Since 2000 the commission has set the bar at a showing of 15 percent support in the polls to be allowed to debate, and the networks feebly go along with this. Johnson, who’s been polling at 6 to 8 percent, argues that the commission’s criteria are “inconsistent and arbitrary” and have the effect of preselecting candidates.
And it is arbitrary. In 1996, Republican candidate Bob Dole refused to debate Ross Perot, even though 76 percent of voters wanted to hear Perot. Similarly, in 2000 Pat Buchanan and Ralph Nader were excluded, despite popular demand to hear them. Johnson argues that one third of voters don’t identify with either party.
The Federal Election Campaign Act allows federal matching funds for a showing of five percent of the vote. Another reasonable criterion could be a candidate’s appearance on a certain number of state ballots.
The 15 percent barrier is also a Catch-22. How can candidates build a following if nobody hears them? If a tree falls in the woods…

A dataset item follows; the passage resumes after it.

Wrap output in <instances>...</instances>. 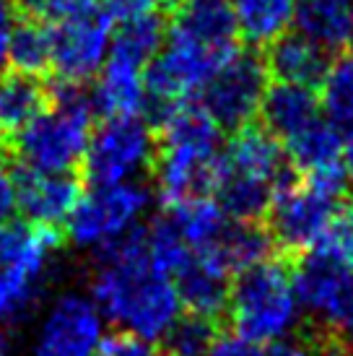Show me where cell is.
Masks as SVG:
<instances>
[{"instance_id": "obj_6", "label": "cell", "mask_w": 353, "mask_h": 356, "mask_svg": "<svg viewBox=\"0 0 353 356\" xmlns=\"http://www.w3.org/2000/svg\"><path fill=\"white\" fill-rule=\"evenodd\" d=\"M268 81L263 50L242 44L203 86V107L218 128L234 133L257 118Z\"/></svg>"}, {"instance_id": "obj_3", "label": "cell", "mask_w": 353, "mask_h": 356, "mask_svg": "<svg viewBox=\"0 0 353 356\" xmlns=\"http://www.w3.org/2000/svg\"><path fill=\"white\" fill-rule=\"evenodd\" d=\"M226 312L236 336L252 343H275L299 323V294L294 270L284 257H268L234 273Z\"/></svg>"}, {"instance_id": "obj_14", "label": "cell", "mask_w": 353, "mask_h": 356, "mask_svg": "<svg viewBox=\"0 0 353 356\" xmlns=\"http://www.w3.org/2000/svg\"><path fill=\"white\" fill-rule=\"evenodd\" d=\"M221 159L229 172L270 185L273 190L281 185V179L291 175L281 140L263 122H255V120L231 133V140Z\"/></svg>"}, {"instance_id": "obj_16", "label": "cell", "mask_w": 353, "mask_h": 356, "mask_svg": "<svg viewBox=\"0 0 353 356\" xmlns=\"http://www.w3.org/2000/svg\"><path fill=\"white\" fill-rule=\"evenodd\" d=\"M263 58L268 79L317 91L333 63V52L320 47L302 31H284L268 47H263Z\"/></svg>"}, {"instance_id": "obj_42", "label": "cell", "mask_w": 353, "mask_h": 356, "mask_svg": "<svg viewBox=\"0 0 353 356\" xmlns=\"http://www.w3.org/2000/svg\"><path fill=\"white\" fill-rule=\"evenodd\" d=\"M351 42H353V34H351Z\"/></svg>"}, {"instance_id": "obj_26", "label": "cell", "mask_w": 353, "mask_h": 356, "mask_svg": "<svg viewBox=\"0 0 353 356\" xmlns=\"http://www.w3.org/2000/svg\"><path fill=\"white\" fill-rule=\"evenodd\" d=\"M164 40H167V19L156 10H151V13L122 21V26L112 37L109 58L130 63L143 70L148 60L161 50Z\"/></svg>"}, {"instance_id": "obj_39", "label": "cell", "mask_w": 353, "mask_h": 356, "mask_svg": "<svg viewBox=\"0 0 353 356\" xmlns=\"http://www.w3.org/2000/svg\"><path fill=\"white\" fill-rule=\"evenodd\" d=\"M343 167L348 179H353V128L345 130L343 136Z\"/></svg>"}, {"instance_id": "obj_21", "label": "cell", "mask_w": 353, "mask_h": 356, "mask_svg": "<svg viewBox=\"0 0 353 356\" xmlns=\"http://www.w3.org/2000/svg\"><path fill=\"white\" fill-rule=\"evenodd\" d=\"M63 245V229L34 221H0V268L29 266L47 270L52 252Z\"/></svg>"}, {"instance_id": "obj_10", "label": "cell", "mask_w": 353, "mask_h": 356, "mask_svg": "<svg viewBox=\"0 0 353 356\" xmlns=\"http://www.w3.org/2000/svg\"><path fill=\"white\" fill-rule=\"evenodd\" d=\"M221 65L224 60L206 47L167 34V47H161L143 68V86L154 104H176L203 91Z\"/></svg>"}, {"instance_id": "obj_8", "label": "cell", "mask_w": 353, "mask_h": 356, "mask_svg": "<svg viewBox=\"0 0 353 356\" xmlns=\"http://www.w3.org/2000/svg\"><path fill=\"white\" fill-rule=\"evenodd\" d=\"M112 21L115 19L99 6L81 16L49 24V76L63 83H86L94 79L104 65Z\"/></svg>"}, {"instance_id": "obj_27", "label": "cell", "mask_w": 353, "mask_h": 356, "mask_svg": "<svg viewBox=\"0 0 353 356\" xmlns=\"http://www.w3.org/2000/svg\"><path fill=\"white\" fill-rule=\"evenodd\" d=\"M320 107L335 128H353V52L343 50L333 58L320 86Z\"/></svg>"}, {"instance_id": "obj_28", "label": "cell", "mask_w": 353, "mask_h": 356, "mask_svg": "<svg viewBox=\"0 0 353 356\" xmlns=\"http://www.w3.org/2000/svg\"><path fill=\"white\" fill-rule=\"evenodd\" d=\"M224 333V320L187 312L176 317L174 325L164 333V354L167 356H208L216 338Z\"/></svg>"}, {"instance_id": "obj_40", "label": "cell", "mask_w": 353, "mask_h": 356, "mask_svg": "<svg viewBox=\"0 0 353 356\" xmlns=\"http://www.w3.org/2000/svg\"><path fill=\"white\" fill-rule=\"evenodd\" d=\"M0 356H8V341H6L3 333H0Z\"/></svg>"}, {"instance_id": "obj_30", "label": "cell", "mask_w": 353, "mask_h": 356, "mask_svg": "<svg viewBox=\"0 0 353 356\" xmlns=\"http://www.w3.org/2000/svg\"><path fill=\"white\" fill-rule=\"evenodd\" d=\"M42 276L44 270L40 268H0V320H13L34 305Z\"/></svg>"}, {"instance_id": "obj_24", "label": "cell", "mask_w": 353, "mask_h": 356, "mask_svg": "<svg viewBox=\"0 0 353 356\" xmlns=\"http://www.w3.org/2000/svg\"><path fill=\"white\" fill-rule=\"evenodd\" d=\"M49 58H52V47H49L47 21L13 10V26H10L8 50H6L10 70H21V73L44 79L52 70Z\"/></svg>"}, {"instance_id": "obj_33", "label": "cell", "mask_w": 353, "mask_h": 356, "mask_svg": "<svg viewBox=\"0 0 353 356\" xmlns=\"http://www.w3.org/2000/svg\"><path fill=\"white\" fill-rule=\"evenodd\" d=\"M94 8H99V0H34L31 10H26V13L47 21V24H58V21L73 19V16H81V13Z\"/></svg>"}, {"instance_id": "obj_9", "label": "cell", "mask_w": 353, "mask_h": 356, "mask_svg": "<svg viewBox=\"0 0 353 356\" xmlns=\"http://www.w3.org/2000/svg\"><path fill=\"white\" fill-rule=\"evenodd\" d=\"M148 206V193L136 182L97 185L83 193L68 216V237L76 245H107L125 234Z\"/></svg>"}, {"instance_id": "obj_41", "label": "cell", "mask_w": 353, "mask_h": 356, "mask_svg": "<svg viewBox=\"0 0 353 356\" xmlns=\"http://www.w3.org/2000/svg\"><path fill=\"white\" fill-rule=\"evenodd\" d=\"M158 3H161V8L167 10V8H169V6H174L176 0H158Z\"/></svg>"}, {"instance_id": "obj_32", "label": "cell", "mask_w": 353, "mask_h": 356, "mask_svg": "<svg viewBox=\"0 0 353 356\" xmlns=\"http://www.w3.org/2000/svg\"><path fill=\"white\" fill-rule=\"evenodd\" d=\"M94 356H167L164 348L154 346L151 341L136 336V333H112V336L101 338L97 354Z\"/></svg>"}, {"instance_id": "obj_34", "label": "cell", "mask_w": 353, "mask_h": 356, "mask_svg": "<svg viewBox=\"0 0 353 356\" xmlns=\"http://www.w3.org/2000/svg\"><path fill=\"white\" fill-rule=\"evenodd\" d=\"M99 6L107 10L112 19L128 21V19H136V16H143V13L156 10L158 0H99Z\"/></svg>"}, {"instance_id": "obj_36", "label": "cell", "mask_w": 353, "mask_h": 356, "mask_svg": "<svg viewBox=\"0 0 353 356\" xmlns=\"http://www.w3.org/2000/svg\"><path fill=\"white\" fill-rule=\"evenodd\" d=\"M19 206L16 198V177H13V169H8L0 161V221H8L10 213Z\"/></svg>"}, {"instance_id": "obj_23", "label": "cell", "mask_w": 353, "mask_h": 356, "mask_svg": "<svg viewBox=\"0 0 353 356\" xmlns=\"http://www.w3.org/2000/svg\"><path fill=\"white\" fill-rule=\"evenodd\" d=\"M242 44L263 50L288 31L294 21V0H231Z\"/></svg>"}, {"instance_id": "obj_7", "label": "cell", "mask_w": 353, "mask_h": 356, "mask_svg": "<svg viewBox=\"0 0 353 356\" xmlns=\"http://www.w3.org/2000/svg\"><path fill=\"white\" fill-rule=\"evenodd\" d=\"M154 136L138 118H109L91 130L81 177L91 185H117L151 164Z\"/></svg>"}, {"instance_id": "obj_1", "label": "cell", "mask_w": 353, "mask_h": 356, "mask_svg": "<svg viewBox=\"0 0 353 356\" xmlns=\"http://www.w3.org/2000/svg\"><path fill=\"white\" fill-rule=\"evenodd\" d=\"M91 294L112 323L128 333L156 341L179 317L174 281L154 270L148 260L146 229H133L101 245V266L94 273Z\"/></svg>"}, {"instance_id": "obj_17", "label": "cell", "mask_w": 353, "mask_h": 356, "mask_svg": "<svg viewBox=\"0 0 353 356\" xmlns=\"http://www.w3.org/2000/svg\"><path fill=\"white\" fill-rule=\"evenodd\" d=\"M52 107V89L40 76L8 70L0 76V154L24 128Z\"/></svg>"}, {"instance_id": "obj_18", "label": "cell", "mask_w": 353, "mask_h": 356, "mask_svg": "<svg viewBox=\"0 0 353 356\" xmlns=\"http://www.w3.org/2000/svg\"><path fill=\"white\" fill-rule=\"evenodd\" d=\"M320 97L314 89L286 83V81H268L260 102L257 118L278 140L296 136L299 130L320 120Z\"/></svg>"}, {"instance_id": "obj_35", "label": "cell", "mask_w": 353, "mask_h": 356, "mask_svg": "<svg viewBox=\"0 0 353 356\" xmlns=\"http://www.w3.org/2000/svg\"><path fill=\"white\" fill-rule=\"evenodd\" d=\"M208 356H263L260 343H252L242 336H221L216 338V343L211 346Z\"/></svg>"}, {"instance_id": "obj_25", "label": "cell", "mask_w": 353, "mask_h": 356, "mask_svg": "<svg viewBox=\"0 0 353 356\" xmlns=\"http://www.w3.org/2000/svg\"><path fill=\"white\" fill-rule=\"evenodd\" d=\"M167 216L172 218V224L190 245V250L211 248L229 227V216L211 195H192L174 206H167Z\"/></svg>"}, {"instance_id": "obj_15", "label": "cell", "mask_w": 353, "mask_h": 356, "mask_svg": "<svg viewBox=\"0 0 353 356\" xmlns=\"http://www.w3.org/2000/svg\"><path fill=\"white\" fill-rule=\"evenodd\" d=\"M172 281L187 312L224 320L231 273L211 250H192Z\"/></svg>"}, {"instance_id": "obj_4", "label": "cell", "mask_w": 353, "mask_h": 356, "mask_svg": "<svg viewBox=\"0 0 353 356\" xmlns=\"http://www.w3.org/2000/svg\"><path fill=\"white\" fill-rule=\"evenodd\" d=\"M340 213V198L314 188L312 182L294 177V169L275 188L263 227L278 252H309L322 239L333 218Z\"/></svg>"}, {"instance_id": "obj_29", "label": "cell", "mask_w": 353, "mask_h": 356, "mask_svg": "<svg viewBox=\"0 0 353 356\" xmlns=\"http://www.w3.org/2000/svg\"><path fill=\"white\" fill-rule=\"evenodd\" d=\"M146 248L154 270H158L161 276H169V278L174 276L176 270L182 268V263L190 257V252H192L169 216L156 218L146 229Z\"/></svg>"}, {"instance_id": "obj_22", "label": "cell", "mask_w": 353, "mask_h": 356, "mask_svg": "<svg viewBox=\"0 0 353 356\" xmlns=\"http://www.w3.org/2000/svg\"><path fill=\"white\" fill-rule=\"evenodd\" d=\"M286 159L296 175H312L320 169L343 164V130L327 120H314L312 125L286 138Z\"/></svg>"}, {"instance_id": "obj_20", "label": "cell", "mask_w": 353, "mask_h": 356, "mask_svg": "<svg viewBox=\"0 0 353 356\" xmlns=\"http://www.w3.org/2000/svg\"><path fill=\"white\" fill-rule=\"evenodd\" d=\"M296 31L327 52H343L353 34L351 0H294Z\"/></svg>"}, {"instance_id": "obj_2", "label": "cell", "mask_w": 353, "mask_h": 356, "mask_svg": "<svg viewBox=\"0 0 353 356\" xmlns=\"http://www.w3.org/2000/svg\"><path fill=\"white\" fill-rule=\"evenodd\" d=\"M52 107L16 136L3 156L37 172H81V161L91 138V94L86 83L52 86Z\"/></svg>"}, {"instance_id": "obj_11", "label": "cell", "mask_w": 353, "mask_h": 356, "mask_svg": "<svg viewBox=\"0 0 353 356\" xmlns=\"http://www.w3.org/2000/svg\"><path fill=\"white\" fill-rule=\"evenodd\" d=\"M167 34L200 44L224 63L242 47L231 0H176L167 8Z\"/></svg>"}, {"instance_id": "obj_38", "label": "cell", "mask_w": 353, "mask_h": 356, "mask_svg": "<svg viewBox=\"0 0 353 356\" xmlns=\"http://www.w3.org/2000/svg\"><path fill=\"white\" fill-rule=\"evenodd\" d=\"M10 26H13V6H10V0H0V63L6 60Z\"/></svg>"}, {"instance_id": "obj_19", "label": "cell", "mask_w": 353, "mask_h": 356, "mask_svg": "<svg viewBox=\"0 0 353 356\" xmlns=\"http://www.w3.org/2000/svg\"><path fill=\"white\" fill-rule=\"evenodd\" d=\"M91 107L104 120L109 118H138L146 112V86L143 70L107 58V65L99 70V81L91 91Z\"/></svg>"}, {"instance_id": "obj_5", "label": "cell", "mask_w": 353, "mask_h": 356, "mask_svg": "<svg viewBox=\"0 0 353 356\" xmlns=\"http://www.w3.org/2000/svg\"><path fill=\"white\" fill-rule=\"evenodd\" d=\"M299 305L330 338H353V266L309 250L294 270Z\"/></svg>"}, {"instance_id": "obj_37", "label": "cell", "mask_w": 353, "mask_h": 356, "mask_svg": "<svg viewBox=\"0 0 353 356\" xmlns=\"http://www.w3.org/2000/svg\"><path fill=\"white\" fill-rule=\"evenodd\" d=\"M263 356H314L312 341H299V343H270L263 348Z\"/></svg>"}, {"instance_id": "obj_13", "label": "cell", "mask_w": 353, "mask_h": 356, "mask_svg": "<svg viewBox=\"0 0 353 356\" xmlns=\"http://www.w3.org/2000/svg\"><path fill=\"white\" fill-rule=\"evenodd\" d=\"M13 177L21 211L44 227H63L83 195L81 172H37L16 164Z\"/></svg>"}, {"instance_id": "obj_31", "label": "cell", "mask_w": 353, "mask_h": 356, "mask_svg": "<svg viewBox=\"0 0 353 356\" xmlns=\"http://www.w3.org/2000/svg\"><path fill=\"white\" fill-rule=\"evenodd\" d=\"M312 250H320L333 260H340L345 266H353V211H343L333 218L322 239Z\"/></svg>"}, {"instance_id": "obj_12", "label": "cell", "mask_w": 353, "mask_h": 356, "mask_svg": "<svg viewBox=\"0 0 353 356\" xmlns=\"http://www.w3.org/2000/svg\"><path fill=\"white\" fill-rule=\"evenodd\" d=\"M101 338L97 305L79 294H65L44 317L34 356H94Z\"/></svg>"}]
</instances>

“That is just wrong,” Johnson said. “We owe it to our supporters and to the process to take this basic unfairness and clear bias to those agencies whose job it is to ensure that the power of the airwaves is not being misused in an arbitrary manner.”
The nonprofit Open Debates (opendebates.org) argues those points and adds that even if a long-shot candidate “can’t possibly win,” third-party candidates and movements have in the past given us such measures as the abolition of slavery, unemployment insurance, Social Security, and child labor laws. That’s because a major party may adopt an issue that gains momentum.
What if the powers that be had allowed Johnson into the debates, along with other credible third-party candidates? Well, these charades would be less of a snooze.
Viewers, offered some flavors other than vanilla and strawberry, might discover that in their hearts they’re really a Libertarian, a Green, a (fill in the blank)? We would then look more like a representative democracy and more like other nations, with multiple parties. And the subject matter would expand beyond what the dominant parties want to discuss.
This month, after Johnson’s supporters and Open Debates pelted debate sponsors with letters and email, two – Philips Electronics and the YWCA – pulled out, saying the commission was a captive of the two parties.
It’s not what he set out to do, but Johnson has moved the needle on the dial.